The mental and moral wounds from battle will probably remain forever with a soldier even after the ravages of war succumb to modernity. Harold Krebs and Norman Bowker are two courageous American soldiers divided by gaps through time as one fought in World War I while the other was engaged in the Vietnam War.
Both soldiers were trained to be strong-willed and rely on physical strength to survive through combat and return home with the flying colors of victory for their country. Yet despite the heroic feats both soldiers engaged in like Norman who won several medals for bravery, both soldiers are plagued with their reentry to society after several years away from home. Both encounter problems of self-rediscovery after returning home and finding the changes in the society. Seemingly, a deep sense of loss is felt as one tries to find the usual life prior to the war.
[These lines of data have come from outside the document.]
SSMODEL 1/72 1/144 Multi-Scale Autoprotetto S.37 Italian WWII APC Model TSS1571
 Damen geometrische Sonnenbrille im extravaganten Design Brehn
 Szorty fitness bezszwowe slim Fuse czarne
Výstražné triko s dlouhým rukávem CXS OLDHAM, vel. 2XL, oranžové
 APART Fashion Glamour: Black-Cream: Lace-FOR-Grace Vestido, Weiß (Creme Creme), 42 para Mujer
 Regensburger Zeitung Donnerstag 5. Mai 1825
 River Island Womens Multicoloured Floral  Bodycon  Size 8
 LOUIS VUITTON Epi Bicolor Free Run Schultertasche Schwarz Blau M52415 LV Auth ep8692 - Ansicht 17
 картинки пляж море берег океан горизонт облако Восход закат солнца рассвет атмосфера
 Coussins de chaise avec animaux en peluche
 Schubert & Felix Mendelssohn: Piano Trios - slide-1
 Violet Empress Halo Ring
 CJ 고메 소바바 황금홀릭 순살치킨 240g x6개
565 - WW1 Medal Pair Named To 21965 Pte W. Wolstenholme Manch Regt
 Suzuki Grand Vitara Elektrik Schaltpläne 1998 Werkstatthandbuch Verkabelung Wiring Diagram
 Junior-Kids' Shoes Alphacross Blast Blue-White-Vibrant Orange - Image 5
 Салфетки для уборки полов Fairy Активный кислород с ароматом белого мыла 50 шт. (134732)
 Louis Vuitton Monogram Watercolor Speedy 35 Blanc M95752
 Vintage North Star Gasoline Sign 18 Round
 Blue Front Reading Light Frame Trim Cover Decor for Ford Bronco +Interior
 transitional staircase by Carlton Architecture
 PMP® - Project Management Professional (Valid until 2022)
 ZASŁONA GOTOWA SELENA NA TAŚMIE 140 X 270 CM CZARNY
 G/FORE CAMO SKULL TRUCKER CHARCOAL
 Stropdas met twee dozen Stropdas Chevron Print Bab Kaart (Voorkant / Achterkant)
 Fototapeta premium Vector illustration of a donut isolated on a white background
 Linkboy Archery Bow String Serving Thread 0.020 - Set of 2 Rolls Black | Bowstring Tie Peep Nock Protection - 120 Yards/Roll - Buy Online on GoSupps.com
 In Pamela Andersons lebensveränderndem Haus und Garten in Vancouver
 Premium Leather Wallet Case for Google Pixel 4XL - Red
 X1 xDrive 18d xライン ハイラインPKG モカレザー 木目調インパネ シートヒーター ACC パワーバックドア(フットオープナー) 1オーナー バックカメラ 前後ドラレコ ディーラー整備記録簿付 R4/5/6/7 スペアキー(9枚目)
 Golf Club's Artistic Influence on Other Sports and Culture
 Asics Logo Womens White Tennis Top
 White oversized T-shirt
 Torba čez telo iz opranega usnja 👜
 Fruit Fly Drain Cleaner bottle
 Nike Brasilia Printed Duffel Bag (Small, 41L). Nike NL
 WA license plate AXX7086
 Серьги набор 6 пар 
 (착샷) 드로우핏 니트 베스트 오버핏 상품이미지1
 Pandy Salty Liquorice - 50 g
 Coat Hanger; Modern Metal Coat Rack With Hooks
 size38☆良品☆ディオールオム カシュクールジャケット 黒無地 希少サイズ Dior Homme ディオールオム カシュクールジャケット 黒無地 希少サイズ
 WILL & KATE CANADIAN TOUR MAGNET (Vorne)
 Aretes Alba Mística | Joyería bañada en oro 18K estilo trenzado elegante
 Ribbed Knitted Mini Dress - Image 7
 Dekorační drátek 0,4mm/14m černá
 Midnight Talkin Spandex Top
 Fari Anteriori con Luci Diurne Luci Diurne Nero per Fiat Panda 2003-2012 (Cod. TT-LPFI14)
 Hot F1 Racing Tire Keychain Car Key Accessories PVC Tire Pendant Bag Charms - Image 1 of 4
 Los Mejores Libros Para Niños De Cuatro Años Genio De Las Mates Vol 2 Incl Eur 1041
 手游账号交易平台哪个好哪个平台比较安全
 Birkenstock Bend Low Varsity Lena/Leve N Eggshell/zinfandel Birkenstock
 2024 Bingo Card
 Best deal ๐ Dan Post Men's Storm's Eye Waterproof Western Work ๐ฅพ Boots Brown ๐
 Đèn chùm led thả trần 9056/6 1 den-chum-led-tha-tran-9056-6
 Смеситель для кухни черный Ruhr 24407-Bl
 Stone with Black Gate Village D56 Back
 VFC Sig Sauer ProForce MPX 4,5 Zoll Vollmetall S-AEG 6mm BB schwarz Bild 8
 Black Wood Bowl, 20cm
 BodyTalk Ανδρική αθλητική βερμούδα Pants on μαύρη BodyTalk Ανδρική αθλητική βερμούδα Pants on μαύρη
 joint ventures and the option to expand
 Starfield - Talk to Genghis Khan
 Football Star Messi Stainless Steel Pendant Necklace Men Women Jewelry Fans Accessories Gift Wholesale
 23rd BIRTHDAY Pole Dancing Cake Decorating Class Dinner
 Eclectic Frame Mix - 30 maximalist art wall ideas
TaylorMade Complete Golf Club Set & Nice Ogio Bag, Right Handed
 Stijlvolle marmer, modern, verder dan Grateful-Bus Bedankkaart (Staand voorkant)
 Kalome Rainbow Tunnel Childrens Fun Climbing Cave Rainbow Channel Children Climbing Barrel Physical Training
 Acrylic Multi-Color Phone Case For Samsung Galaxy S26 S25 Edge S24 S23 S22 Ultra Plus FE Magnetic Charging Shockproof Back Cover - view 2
Every soldier tries to look for old friends who have ceased to exist while others have developed friends and families of their own. Returning home to a social change is probably the biggest burden a soldier encounters on the home front. For Norman, an inner battle is waged after the physical battle he fought during the Vietnam War. He had gained the recognition he sought through the medals he won but none could compensate for the loss of a friend and medals were deemed meaningless in the face of loneliness and regret.
Krebs like Norman encountered an inner conflict as he tries to integrate into a society that seemed to have no room for another soldier. Both began to question their previous decisions of fighting in a war that has left them with a deep sense of foreboding of future things to come their way. It seemed to them that society had existed without them and their return was nothing more but an addition to the recovery of a busy post-war life. Although both soldiers have a parent whom they could lean on for support, both parents were likewise trapped in their own worlds full of expectations.
Norman’s father was more intent on nurturing the pride for the family while Krebs mother almost regarded a son’s return as nothing but an addition to the family. The time difference on the two soldiers’ stories posed as the biggest barrier for similarities to merge. Likewise the pride that Norman Bowker took home against Krebs difficulties with his re-entry to a renewed life away from the war is the two stark differences in both soldiers’ encounter. Another point of difference is probably on society’s expectation of soldier’s returning from battle.
The hysterics after the Vietnam War was intent on rewarding the defeated infantry several medals of bravery probably to psychologically uplift the spirits of soldiers who lost many comrades during the war. World War I was more intent on listening to the stories soldiers encountered after their victorious cries which Krebs eluded accidentally for coming home later than the rest. Whether victorious or defeated in battle, brave soldiers come home faced with internal problems of adapting to a busy environment that strives to recover after a war. Socially, old friends may no longer be there for them after long years of absence while others have perished.
In effect soldiers come home waging a different war within themselves which society has to recognize in the face of their undying love and service to the fatherland. Reference O’Brien, Tim. “Speaking of Courage,” in The Things They Carried. Boston: Houghton Mifflin, 1990.
Hemingway, Ernest. “Soldiers Home,” in In Our Time. Ohio: Scribner, 1996.